Nach Ende der Beschwerdefrist kann das Amtsgericht Essen das Insolvenzverfahren in den kommenden Wochen aufheben. Dann ist der Weg endgültig frei für die Sanierung des Handelsriesen und die Übernahme durch die neuen Eigentümer: Dabei handelt es sich um die US-Investmentgesellschaft NRDC und die Beteiligungsfirma von Beetz, der bis 2012 Vorstandschef des Kosmetikkonzerns Coty war. Im Juli möchte Denkhaus an sie übergeben.

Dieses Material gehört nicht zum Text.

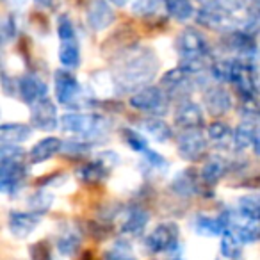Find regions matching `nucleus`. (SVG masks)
I'll return each instance as SVG.
<instances>
[{
	"label": "nucleus",
	"instance_id": "nucleus-1",
	"mask_svg": "<svg viewBox=\"0 0 260 260\" xmlns=\"http://www.w3.org/2000/svg\"><path fill=\"white\" fill-rule=\"evenodd\" d=\"M157 68L159 61L150 48L128 50V54L119 59L112 73L114 87L121 94L138 93L146 87V84L152 82L153 77L157 75Z\"/></svg>",
	"mask_w": 260,
	"mask_h": 260
},
{
	"label": "nucleus",
	"instance_id": "nucleus-2",
	"mask_svg": "<svg viewBox=\"0 0 260 260\" xmlns=\"http://www.w3.org/2000/svg\"><path fill=\"white\" fill-rule=\"evenodd\" d=\"M59 125L66 134L80 136L86 139L98 138L109 128V121L104 116L91 112H68L61 118Z\"/></svg>",
	"mask_w": 260,
	"mask_h": 260
},
{
	"label": "nucleus",
	"instance_id": "nucleus-3",
	"mask_svg": "<svg viewBox=\"0 0 260 260\" xmlns=\"http://www.w3.org/2000/svg\"><path fill=\"white\" fill-rule=\"evenodd\" d=\"M196 23L207 29L228 30L235 25V20L228 6H224L219 0H214V2H205L196 11Z\"/></svg>",
	"mask_w": 260,
	"mask_h": 260
},
{
	"label": "nucleus",
	"instance_id": "nucleus-4",
	"mask_svg": "<svg viewBox=\"0 0 260 260\" xmlns=\"http://www.w3.org/2000/svg\"><path fill=\"white\" fill-rule=\"evenodd\" d=\"M130 105L152 116H164L168 112V94L162 87L146 86L130 96Z\"/></svg>",
	"mask_w": 260,
	"mask_h": 260
},
{
	"label": "nucleus",
	"instance_id": "nucleus-5",
	"mask_svg": "<svg viewBox=\"0 0 260 260\" xmlns=\"http://www.w3.org/2000/svg\"><path fill=\"white\" fill-rule=\"evenodd\" d=\"M177 52L182 57V62L205 61L209 55V43L196 29H185L177 38Z\"/></svg>",
	"mask_w": 260,
	"mask_h": 260
},
{
	"label": "nucleus",
	"instance_id": "nucleus-6",
	"mask_svg": "<svg viewBox=\"0 0 260 260\" xmlns=\"http://www.w3.org/2000/svg\"><path fill=\"white\" fill-rule=\"evenodd\" d=\"M177 150H178V155L184 160L194 162V160H200L205 155L207 139L202 134V130H184L178 136Z\"/></svg>",
	"mask_w": 260,
	"mask_h": 260
},
{
	"label": "nucleus",
	"instance_id": "nucleus-7",
	"mask_svg": "<svg viewBox=\"0 0 260 260\" xmlns=\"http://www.w3.org/2000/svg\"><path fill=\"white\" fill-rule=\"evenodd\" d=\"M118 153H112V152H105L102 153L100 159L96 160H91V162L84 164L79 171H77V177L82 184H100L107 178L109 170H111V164L112 162H118Z\"/></svg>",
	"mask_w": 260,
	"mask_h": 260
},
{
	"label": "nucleus",
	"instance_id": "nucleus-8",
	"mask_svg": "<svg viewBox=\"0 0 260 260\" xmlns=\"http://www.w3.org/2000/svg\"><path fill=\"white\" fill-rule=\"evenodd\" d=\"M177 244H178V226L175 223L159 224L146 237V248L153 253L170 251Z\"/></svg>",
	"mask_w": 260,
	"mask_h": 260
},
{
	"label": "nucleus",
	"instance_id": "nucleus-9",
	"mask_svg": "<svg viewBox=\"0 0 260 260\" xmlns=\"http://www.w3.org/2000/svg\"><path fill=\"white\" fill-rule=\"evenodd\" d=\"M55 98L61 105H72L80 93V84L70 70H57L54 73Z\"/></svg>",
	"mask_w": 260,
	"mask_h": 260
},
{
	"label": "nucleus",
	"instance_id": "nucleus-10",
	"mask_svg": "<svg viewBox=\"0 0 260 260\" xmlns=\"http://www.w3.org/2000/svg\"><path fill=\"white\" fill-rule=\"evenodd\" d=\"M30 123L34 128L47 130V132L57 128V123H61V119H57V107L54 102L45 98L34 104L32 112H30Z\"/></svg>",
	"mask_w": 260,
	"mask_h": 260
},
{
	"label": "nucleus",
	"instance_id": "nucleus-11",
	"mask_svg": "<svg viewBox=\"0 0 260 260\" xmlns=\"http://www.w3.org/2000/svg\"><path fill=\"white\" fill-rule=\"evenodd\" d=\"M175 125L182 130H200L203 125V112L198 104L182 100L175 109Z\"/></svg>",
	"mask_w": 260,
	"mask_h": 260
},
{
	"label": "nucleus",
	"instance_id": "nucleus-12",
	"mask_svg": "<svg viewBox=\"0 0 260 260\" xmlns=\"http://www.w3.org/2000/svg\"><path fill=\"white\" fill-rule=\"evenodd\" d=\"M160 87L166 91L168 96H171V94L184 96L192 87V75L185 72L182 66H178V68H173L164 73L162 79H160Z\"/></svg>",
	"mask_w": 260,
	"mask_h": 260
},
{
	"label": "nucleus",
	"instance_id": "nucleus-13",
	"mask_svg": "<svg viewBox=\"0 0 260 260\" xmlns=\"http://www.w3.org/2000/svg\"><path fill=\"white\" fill-rule=\"evenodd\" d=\"M18 93L25 104L34 105L47 98L48 86L41 77L34 75V73H25L18 82Z\"/></svg>",
	"mask_w": 260,
	"mask_h": 260
},
{
	"label": "nucleus",
	"instance_id": "nucleus-14",
	"mask_svg": "<svg viewBox=\"0 0 260 260\" xmlns=\"http://www.w3.org/2000/svg\"><path fill=\"white\" fill-rule=\"evenodd\" d=\"M114 22V11L111 8L109 0H91L89 8H87V23L93 30H100L111 27Z\"/></svg>",
	"mask_w": 260,
	"mask_h": 260
},
{
	"label": "nucleus",
	"instance_id": "nucleus-15",
	"mask_svg": "<svg viewBox=\"0 0 260 260\" xmlns=\"http://www.w3.org/2000/svg\"><path fill=\"white\" fill-rule=\"evenodd\" d=\"M230 230L237 235L241 244L260 241V221L248 219L241 214H230Z\"/></svg>",
	"mask_w": 260,
	"mask_h": 260
},
{
	"label": "nucleus",
	"instance_id": "nucleus-16",
	"mask_svg": "<svg viewBox=\"0 0 260 260\" xmlns=\"http://www.w3.org/2000/svg\"><path fill=\"white\" fill-rule=\"evenodd\" d=\"M203 104L209 114L212 116H223L232 109V96L224 87L221 86H210L203 93Z\"/></svg>",
	"mask_w": 260,
	"mask_h": 260
},
{
	"label": "nucleus",
	"instance_id": "nucleus-17",
	"mask_svg": "<svg viewBox=\"0 0 260 260\" xmlns=\"http://www.w3.org/2000/svg\"><path fill=\"white\" fill-rule=\"evenodd\" d=\"M40 214H34V212H22V210H13L9 214V232H11L15 237L23 239L27 235H30L36 226L40 224Z\"/></svg>",
	"mask_w": 260,
	"mask_h": 260
},
{
	"label": "nucleus",
	"instance_id": "nucleus-18",
	"mask_svg": "<svg viewBox=\"0 0 260 260\" xmlns=\"http://www.w3.org/2000/svg\"><path fill=\"white\" fill-rule=\"evenodd\" d=\"M23 177H25V168L22 160L18 162H0V189L2 192H15L20 187Z\"/></svg>",
	"mask_w": 260,
	"mask_h": 260
},
{
	"label": "nucleus",
	"instance_id": "nucleus-19",
	"mask_svg": "<svg viewBox=\"0 0 260 260\" xmlns=\"http://www.w3.org/2000/svg\"><path fill=\"white\" fill-rule=\"evenodd\" d=\"M226 45L235 52L237 55H241L242 59L255 57L256 54V41L253 40V36L246 30H232L228 34Z\"/></svg>",
	"mask_w": 260,
	"mask_h": 260
},
{
	"label": "nucleus",
	"instance_id": "nucleus-20",
	"mask_svg": "<svg viewBox=\"0 0 260 260\" xmlns=\"http://www.w3.org/2000/svg\"><path fill=\"white\" fill-rule=\"evenodd\" d=\"M194 228L198 234L207 235V237H214V235H223L224 232L230 230V214H223L219 217H207L200 216L196 217Z\"/></svg>",
	"mask_w": 260,
	"mask_h": 260
},
{
	"label": "nucleus",
	"instance_id": "nucleus-21",
	"mask_svg": "<svg viewBox=\"0 0 260 260\" xmlns=\"http://www.w3.org/2000/svg\"><path fill=\"white\" fill-rule=\"evenodd\" d=\"M62 145H64V141L59 139V138L41 139V141L36 143L34 148L30 150V153H29L30 162L40 164V162H45V160L52 159V157H55L59 152H62Z\"/></svg>",
	"mask_w": 260,
	"mask_h": 260
},
{
	"label": "nucleus",
	"instance_id": "nucleus-22",
	"mask_svg": "<svg viewBox=\"0 0 260 260\" xmlns=\"http://www.w3.org/2000/svg\"><path fill=\"white\" fill-rule=\"evenodd\" d=\"M148 212L141 207H132L126 210L125 217L121 221V232L126 235H139L148 224Z\"/></svg>",
	"mask_w": 260,
	"mask_h": 260
},
{
	"label": "nucleus",
	"instance_id": "nucleus-23",
	"mask_svg": "<svg viewBox=\"0 0 260 260\" xmlns=\"http://www.w3.org/2000/svg\"><path fill=\"white\" fill-rule=\"evenodd\" d=\"M32 136V128L23 123H4L0 126V141L2 145H20Z\"/></svg>",
	"mask_w": 260,
	"mask_h": 260
},
{
	"label": "nucleus",
	"instance_id": "nucleus-24",
	"mask_svg": "<svg viewBox=\"0 0 260 260\" xmlns=\"http://www.w3.org/2000/svg\"><path fill=\"white\" fill-rule=\"evenodd\" d=\"M139 128H141L143 132H146L150 138L155 139L157 143H168L171 139V136H173L170 125H168L164 119L157 118V116L141 119V121H139Z\"/></svg>",
	"mask_w": 260,
	"mask_h": 260
},
{
	"label": "nucleus",
	"instance_id": "nucleus-25",
	"mask_svg": "<svg viewBox=\"0 0 260 260\" xmlns=\"http://www.w3.org/2000/svg\"><path fill=\"white\" fill-rule=\"evenodd\" d=\"M226 162H224L221 157H212L209 159L202 168V173H200V178L205 185H216L221 178L226 173Z\"/></svg>",
	"mask_w": 260,
	"mask_h": 260
},
{
	"label": "nucleus",
	"instance_id": "nucleus-26",
	"mask_svg": "<svg viewBox=\"0 0 260 260\" xmlns=\"http://www.w3.org/2000/svg\"><path fill=\"white\" fill-rule=\"evenodd\" d=\"M164 8H166L168 15L177 22H187L192 16H196L191 0H164Z\"/></svg>",
	"mask_w": 260,
	"mask_h": 260
},
{
	"label": "nucleus",
	"instance_id": "nucleus-27",
	"mask_svg": "<svg viewBox=\"0 0 260 260\" xmlns=\"http://www.w3.org/2000/svg\"><path fill=\"white\" fill-rule=\"evenodd\" d=\"M256 128H258V126H255L253 121H244L234 130V146L237 152H242V150H246L248 146H253Z\"/></svg>",
	"mask_w": 260,
	"mask_h": 260
},
{
	"label": "nucleus",
	"instance_id": "nucleus-28",
	"mask_svg": "<svg viewBox=\"0 0 260 260\" xmlns=\"http://www.w3.org/2000/svg\"><path fill=\"white\" fill-rule=\"evenodd\" d=\"M207 136H209L210 141L216 146H219V148L228 146V143H234V132H232V128L224 121L210 123L209 128H207Z\"/></svg>",
	"mask_w": 260,
	"mask_h": 260
},
{
	"label": "nucleus",
	"instance_id": "nucleus-29",
	"mask_svg": "<svg viewBox=\"0 0 260 260\" xmlns=\"http://www.w3.org/2000/svg\"><path fill=\"white\" fill-rule=\"evenodd\" d=\"M59 61L62 62V66L66 68H77L80 62V48L79 43L75 40L61 41V47H59Z\"/></svg>",
	"mask_w": 260,
	"mask_h": 260
},
{
	"label": "nucleus",
	"instance_id": "nucleus-30",
	"mask_svg": "<svg viewBox=\"0 0 260 260\" xmlns=\"http://www.w3.org/2000/svg\"><path fill=\"white\" fill-rule=\"evenodd\" d=\"M171 189L180 196H192L198 187H196V178L191 171H184V173L177 175L175 180L171 182Z\"/></svg>",
	"mask_w": 260,
	"mask_h": 260
},
{
	"label": "nucleus",
	"instance_id": "nucleus-31",
	"mask_svg": "<svg viewBox=\"0 0 260 260\" xmlns=\"http://www.w3.org/2000/svg\"><path fill=\"white\" fill-rule=\"evenodd\" d=\"M241 216L248 217V219H255L260 221V192L256 194H248V196H242L239 200V210H237Z\"/></svg>",
	"mask_w": 260,
	"mask_h": 260
},
{
	"label": "nucleus",
	"instance_id": "nucleus-32",
	"mask_svg": "<svg viewBox=\"0 0 260 260\" xmlns=\"http://www.w3.org/2000/svg\"><path fill=\"white\" fill-rule=\"evenodd\" d=\"M79 246H80V234H79V232H75V230L62 232L61 237L57 239V249L66 256L77 253Z\"/></svg>",
	"mask_w": 260,
	"mask_h": 260
},
{
	"label": "nucleus",
	"instance_id": "nucleus-33",
	"mask_svg": "<svg viewBox=\"0 0 260 260\" xmlns=\"http://www.w3.org/2000/svg\"><path fill=\"white\" fill-rule=\"evenodd\" d=\"M104 260H136V255L130 248L128 242L116 241L111 248L105 251Z\"/></svg>",
	"mask_w": 260,
	"mask_h": 260
},
{
	"label": "nucleus",
	"instance_id": "nucleus-34",
	"mask_svg": "<svg viewBox=\"0 0 260 260\" xmlns=\"http://www.w3.org/2000/svg\"><path fill=\"white\" fill-rule=\"evenodd\" d=\"M52 202H54V198H52L50 192H47V191H38V192H34V194L30 196L29 202H27V205H29L30 212L40 214V216H41V214H45L48 209H50Z\"/></svg>",
	"mask_w": 260,
	"mask_h": 260
},
{
	"label": "nucleus",
	"instance_id": "nucleus-35",
	"mask_svg": "<svg viewBox=\"0 0 260 260\" xmlns=\"http://www.w3.org/2000/svg\"><path fill=\"white\" fill-rule=\"evenodd\" d=\"M241 251V241L237 239V235L232 230L224 232L221 237V255L226 258H235Z\"/></svg>",
	"mask_w": 260,
	"mask_h": 260
},
{
	"label": "nucleus",
	"instance_id": "nucleus-36",
	"mask_svg": "<svg viewBox=\"0 0 260 260\" xmlns=\"http://www.w3.org/2000/svg\"><path fill=\"white\" fill-rule=\"evenodd\" d=\"M121 136H123V139H125L126 145H128L132 150H136V152L145 153L146 150H148V143H146V139L143 138V134H139L138 130L123 128L121 130Z\"/></svg>",
	"mask_w": 260,
	"mask_h": 260
},
{
	"label": "nucleus",
	"instance_id": "nucleus-37",
	"mask_svg": "<svg viewBox=\"0 0 260 260\" xmlns=\"http://www.w3.org/2000/svg\"><path fill=\"white\" fill-rule=\"evenodd\" d=\"M164 4V0H134L132 13L136 16H152L159 11V8Z\"/></svg>",
	"mask_w": 260,
	"mask_h": 260
},
{
	"label": "nucleus",
	"instance_id": "nucleus-38",
	"mask_svg": "<svg viewBox=\"0 0 260 260\" xmlns=\"http://www.w3.org/2000/svg\"><path fill=\"white\" fill-rule=\"evenodd\" d=\"M241 116H244L246 121H260V104L256 98H249V100L241 102Z\"/></svg>",
	"mask_w": 260,
	"mask_h": 260
},
{
	"label": "nucleus",
	"instance_id": "nucleus-39",
	"mask_svg": "<svg viewBox=\"0 0 260 260\" xmlns=\"http://www.w3.org/2000/svg\"><path fill=\"white\" fill-rule=\"evenodd\" d=\"M25 152L16 145H2L0 148V162H18L23 159Z\"/></svg>",
	"mask_w": 260,
	"mask_h": 260
},
{
	"label": "nucleus",
	"instance_id": "nucleus-40",
	"mask_svg": "<svg viewBox=\"0 0 260 260\" xmlns=\"http://www.w3.org/2000/svg\"><path fill=\"white\" fill-rule=\"evenodd\" d=\"M57 34H59V40H61V41L75 40V29H73V23L66 15L59 16V20H57Z\"/></svg>",
	"mask_w": 260,
	"mask_h": 260
},
{
	"label": "nucleus",
	"instance_id": "nucleus-41",
	"mask_svg": "<svg viewBox=\"0 0 260 260\" xmlns=\"http://www.w3.org/2000/svg\"><path fill=\"white\" fill-rule=\"evenodd\" d=\"M0 32H2V41H4V43H9V41L15 40V36H16V18H15V15L6 16L4 22H2V29H0Z\"/></svg>",
	"mask_w": 260,
	"mask_h": 260
},
{
	"label": "nucleus",
	"instance_id": "nucleus-42",
	"mask_svg": "<svg viewBox=\"0 0 260 260\" xmlns=\"http://www.w3.org/2000/svg\"><path fill=\"white\" fill-rule=\"evenodd\" d=\"M89 148L91 145L86 141H64L62 153H66V155H84Z\"/></svg>",
	"mask_w": 260,
	"mask_h": 260
},
{
	"label": "nucleus",
	"instance_id": "nucleus-43",
	"mask_svg": "<svg viewBox=\"0 0 260 260\" xmlns=\"http://www.w3.org/2000/svg\"><path fill=\"white\" fill-rule=\"evenodd\" d=\"M30 256L32 260H52V253L47 242H36L30 246Z\"/></svg>",
	"mask_w": 260,
	"mask_h": 260
},
{
	"label": "nucleus",
	"instance_id": "nucleus-44",
	"mask_svg": "<svg viewBox=\"0 0 260 260\" xmlns=\"http://www.w3.org/2000/svg\"><path fill=\"white\" fill-rule=\"evenodd\" d=\"M143 157H145V160L150 164V166H153V168H166V160H164V157L160 155V153H157V152H153V150H146L145 153H143Z\"/></svg>",
	"mask_w": 260,
	"mask_h": 260
},
{
	"label": "nucleus",
	"instance_id": "nucleus-45",
	"mask_svg": "<svg viewBox=\"0 0 260 260\" xmlns=\"http://www.w3.org/2000/svg\"><path fill=\"white\" fill-rule=\"evenodd\" d=\"M2 87H4V93L9 94V96H13V94H15L16 87H13V89H11V79L8 77V73H4V75H2Z\"/></svg>",
	"mask_w": 260,
	"mask_h": 260
},
{
	"label": "nucleus",
	"instance_id": "nucleus-46",
	"mask_svg": "<svg viewBox=\"0 0 260 260\" xmlns=\"http://www.w3.org/2000/svg\"><path fill=\"white\" fill-rule=\"evenodd\" d=\"M253 150H255L256 155H260V126L256 128L255 139H253Z\"/></svg>",
	"mask_w": 260,
	"mask_h": 260
},
{
	"label": "nucleus",
	"instance_id": "nucleus-47",
	"mask_svg": "<svg viewBox=\"0 0 260 260\" xmlns=\"http://www.w3.org/2000/svg\"><path fill=\"white\" fill-rule=\"evenodd\" d=\"M36 2V6H40V8H50L52 4H54V0H34Z\"/></svg>",
	"mask_w": 260,
	"mask_h": 260
},
{
	"label": "nucleus",
	"instance_id": "nucleus-48",
	"mask_svg": "<svg viewBox=\"0 0 260 260\" xmlns=\"http://www.w3.org/2000/svg\"><path fill=\"white\" fill-rule=\"evenodd\" d=\"M112 6H116V8H123V6L128 4V0H109Z\"/></svg>",
	"mask_w": 260,
	"mask_h": 260
},
{
	"label": "nucleus",
	"instance_id": "nucleus-49",
	"mask_svg": "<svg viewBox=\"0 0 260 260\" xmlns=\"http://www.w3.org/2000/svg\"><path fill=\"white\" fill-rule=\"evenodd\" d=\"M8 4H11V6H15V8H18V6H22L25 0H6Z\"/></svg>",
	"mask_w": 260,
	"mask_h": 260
},
{
	"label": "nucleus",
	"instance_id": "nucleus-50",
	"mask_svg": "<svg viewBox=\"0 0 260 260\" xmlns=\"http://www.w3.org/2000/svg\"><path fill=\"white\" fill-rule=\"evenodd\" d=\"M82 260H94V258H93V256H91V253H87V255H86V256H84V258H82Z\"/></svg>",
	"mask_w": 260,
	"mask_h": 260
},
{
	"label": "nucleus",
	"instance_id": "nucleus-51",
	"mask_svg": "<svg viewBox=\"0 0 260 260\" xmlns=\"http://www.w3.org/2000/svg\"><path fill=\"white\" fill-rule=\"evenodd\" d=\"M253 4H256V6H260V0H251Z\"/></svg>",
	"mask_w": 260,
	"mask_h": 260
},
{
	"label": "nucleus",
	"instance_id": "nucleus-52",
	"mask_svg": "<svg viewBox=\"0 0 260 260\" xmlns=\"http://www.w3.org/2000/svg\"><path fill=\"white\" fill-rule=\"evenodd\" d=\"M256 20H258V23H260V11L256 13Z\"/></svg>",
	"mask_w": 260,
	"mask_h": 260
},
{
	"label": "nucleus",
	"instance_id": "nucleus-53",
	"mask_svg": "<svg viewBox=\"0 0 260 260\" xmlns=\"http://www.w3.org/2000/svg\"><path fill=\"white\" fill-rule=\"evenodd\" d=\"M205 2H214V0H203V4H205Z\"/></svg>",
	"mask_w": 260,
	"mask_h": 260
}]
</instances>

Handelsexperten hatten Ende von Galeria vermutet

Anders als es mancher Handelsexperte vorhergesagt hatte, geht es für Galeria weiter. Dennoch zahlen Unternehmen und Beschäftigte erneut einen großen Preis. Die Gewerkschaft Verdi stellte vor dem Messegebäude in Essen für jede Schließfiliale ein symbolisches Holzkreuz auf. „Herr Beetz, investieren Sie in die Mannschaft“, steht auf einem der Plakate. Auf einem anderen heißt es in Bezug auf den gefallenen österreichischen Unternehmer: „Benko, danke für nichts!“

Der Schnitt bei Galeria erfolgt dabei längst nicht so tief wie erwartet. Experten hatten im Januar vorhergesagt, dass allenfalls 20 bis 30 Standorte erhalten bleiben. Viele äußerten Zweifel, dass sich überhaupt ein Interessent finden würde.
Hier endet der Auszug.